Raw data
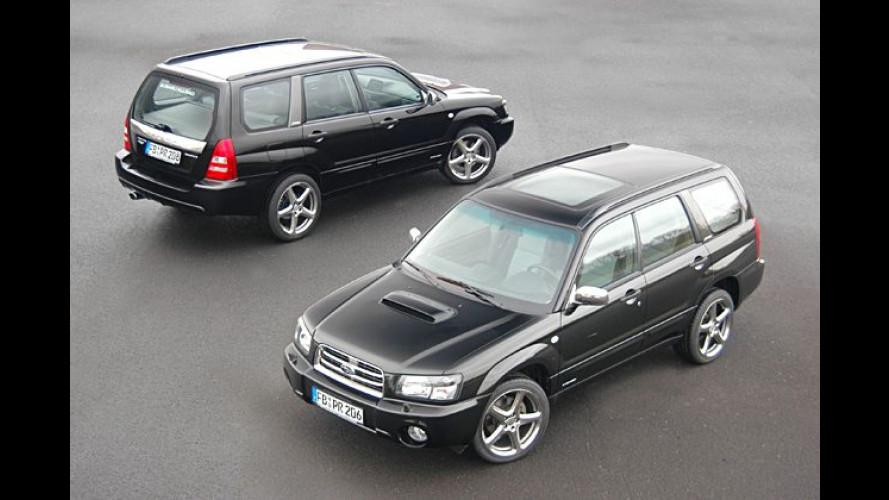 Subaru Forester Rinspeed: Veredelter Offroader im Handel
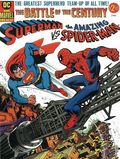 Superman vs. the Amazing Spider-Man (1976 Treasury) 1
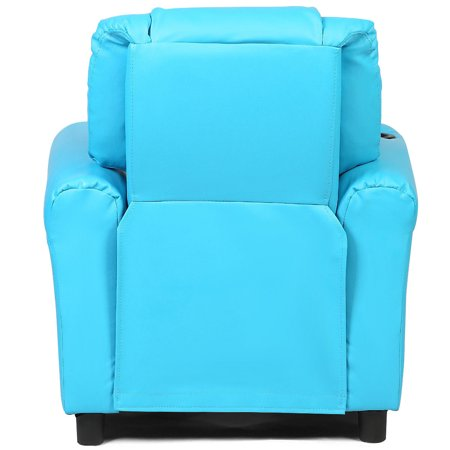 Kids Recliner Armchair Sofa Chair Couch Seat w/ Cup Holder Home Furniture Blue - image 3 de 10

What the task asks
Please output the full listing above exactly, minus any pictures.

Solution to this problem
 Subaru Forester Rinspeed: Veredelter Offroader im Handel
 Superman vs. the Amazing Spider-Man (1976 Treasury) 1
 Kids Recliner Armchair Sofa Chair Couch Seat w/ Cup Holder Home Furniture Blue - image 3 de 10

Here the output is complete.